[Begin Given passage]

Beefy Boxes and Bandwidth Generously Provided by pair Networks
good chemistry is complicated,
and a little bit messy -LW
 
PerlMonks  

The dreaded if-elsif-else construct (code)

by deprecated (Priest)
on Nov 17, 2001 at 01:05 UTC ( [id://125918]=perlquestion: print w/replies, xml ) Need Help??

deprecated has asked for the wisdom of the Perl Monks concerning the following question:

Scenario:

I have 36 directories. Inside those 36 directories are some ten thousand additional directories. Inside each of those sub directories are a set of files. These files are regularly named. They reflect information stored elsewhere on the disk. It is my task to take the data in the sub directories and reflect them in our database.

I've been doing this with a copy of a script that the original planner of this system had used to convert the data to html.

[End Given passage]

(Actions to take):
- 1) Set down the PerlMonks post from "The dreaded if-elsif-else" up to and including "data to html.".
- 2) List everything the PerlMonks post states about the files inside the subdirectories.
- 3) Summarize the PerlMonks post in two sentences.
The data after this point comes from a separate source.

[Begin Listed entries]

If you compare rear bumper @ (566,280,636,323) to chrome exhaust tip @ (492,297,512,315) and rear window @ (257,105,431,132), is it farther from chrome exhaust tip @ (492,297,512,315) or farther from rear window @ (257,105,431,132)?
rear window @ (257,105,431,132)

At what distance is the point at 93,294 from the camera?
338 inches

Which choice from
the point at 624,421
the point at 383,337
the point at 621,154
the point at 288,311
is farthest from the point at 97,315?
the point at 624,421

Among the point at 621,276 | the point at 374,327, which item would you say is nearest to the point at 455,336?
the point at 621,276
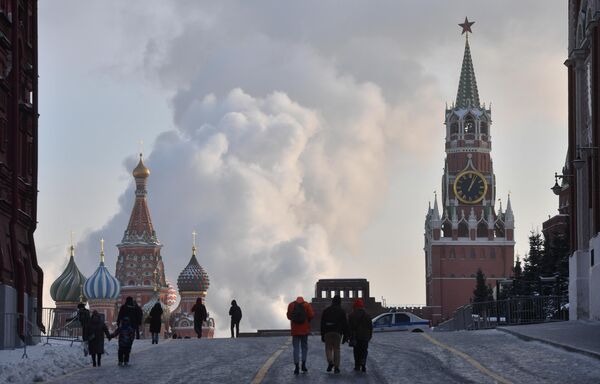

[End Listed entries]

(Solutions for each task):
- 1)
The dreaded if-elsif-else construct (code)

by deprecated (Priest)
on Nov 17, 2001 at 01:05 UTC ( [id://125918]=perlquestion: print w/replies, xml ) Need Help??

deprecated has asked for the wisdom of the Perl Monks concerning the following question:

Scenario:

I have 36 directories. Inside those 36 directories are some ten thousand additional directories. Inside each of those sub directories are a set of files. These files are regularly named. They reflect information stored elsewhere on the disk. It is my task to take the data in the sub directories and reflect them in our database.

I've been doing this with a copy of a script that the original planner of this system had used to convert the data to html.

- 2)
- They form a set of files in each subdirectory.
- They are regularly named.
- They reflect information stored elsewhere on the disk.

- 3) In the PerlMonks post "The dreaded if-elsif-else construct (code)," deprecated describes 36 directories that hold some ten thousand subdirectories, each containing a set of regularly named files whose data must be reflected in a database. So far this has been done with a copy of a script that the system's original planner used to convert the data to HTML.